To elucidate which angiogenic factors were altered by treatment with ACE-I and VK, we employed the angiogenic antibody array that detects 19 different angiogenic factors in the serum of the enrolled patients following the 12-month treatment, as previously described (19). In the control group, the hot spot of VEGF was significantly increased, whereas it was markedly attenuated by the combined treatment of ACE-I and VK. One recent report showed that the HGF level may be a biomarker of sorafenib clinical efficiency. However, in our ACE-I and VK combination treatment, no significant alteration of HGF was detected (data not shown).
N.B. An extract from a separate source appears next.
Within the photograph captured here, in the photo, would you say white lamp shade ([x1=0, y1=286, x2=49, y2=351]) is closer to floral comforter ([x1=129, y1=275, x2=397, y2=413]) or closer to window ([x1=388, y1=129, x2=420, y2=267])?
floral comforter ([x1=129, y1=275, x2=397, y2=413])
Plasma levels of VEGF, sVEGFR-1 and sVEGFR-2

Since VEGF expression was predominantly altered by ACE-I and VK combination treatment, we measured the expression levels of VEGF-related molecules using ELISA in all of the patients. The serum VEGF level in the control group increased after 12 months, whereas the combination treatment of ACE-I and VK markedly attenuated the VEGF level as compared to the pre-treatment level (Fig. 2A). Additionally, the expression levels of the soluble forms of sVEGFR-1 and sVEGFR-2 were elucidated. As shown in Fig. 2B, no significant differences were noted in sVEGFR-1 between the the pre-treatment and post-treatment levels in the two groups. On the other hand, sVEGFR-2 was markedly decreased by the combination treatment of ACE-I and VK, whereas the serum level of sVEGFR-2 in the control group increased (Fig. 2C). The chronological alterations of VEGF and sVEGFR-2 in the treated group were then examined until 12 months after treatment in the patients without HCC recurrence. The VEGF expression level gradually decreased, but at 6 months of treatment it was statistically significant compared to the pre-treatment basal level. The decrease in sVEGFR-2 expression occurred earlier than that of VEGF. sVEGFR-2 expression was observed to have already significantly decreased at 3 months following the ACE-I and VK combination treatment (Fig. 3).

Figure 2.

Figure 2

Effects of the combination treatment of ACE-I and VK on serum VEGF, sVEGFR-1 and sVEGFR-2 levels. (A) The serum VEGF level in the control group (G1) increased after 12 months, whereas the combination treatment of ACE-I and VK (G2) markedly attenuated the VEGF level as compared to the pre-treatment level. (B) No significant differences were noted in sVEGFR-1 between the pre-treatment and post-treatment levels in the two groups. (C) On the other hand, sVEGFR-2 was markedly decreased by the combination treatment of ACE-I and VK, whereas the serum level of sVEGFR2 in the control group increased. The data represent means ± SD (n=15). *Statistically significant differences between G1 and G2 (p<0.01).

Figure 3.

Figure 3

Chronological alterations of VEGF and sVEGFR-2 during 12 months of treatment in patients in the treated group without HCC recurrence. VEGF expression gradually decreased, and the expression level at 6 months after treatment was statistically significant as compared to the pre-treatment basal level. The decrease in sVEGFR-2 expression occurred earlier than that of VEGF. sVEGFR-2 expression was noted to have already significantly decreased at 3 months after ACE-I and VK combination treatment. The data represent the means ± SD (n=25). *Statistically significant differences as compared to the pre-treatment basal level (p<0.01).

Discussion

The identification of surrogate markers that predict the clinical outcome of anti-angiogenic therapies is crucial, since a number of currently available anti-angiogenic agents exert severe diverse effects. The present study showed that a combination treatment with ACE-I and VK significantly inhibited the cumulative HCC recurrence for 54 months after curative therapy along with the suppression of VEGF and sVEGFR-2. Since the two agents are widely used in clinical practice without serious side effects, this combined treatment is a potential new strategy for secondary chemoprevention against HCC.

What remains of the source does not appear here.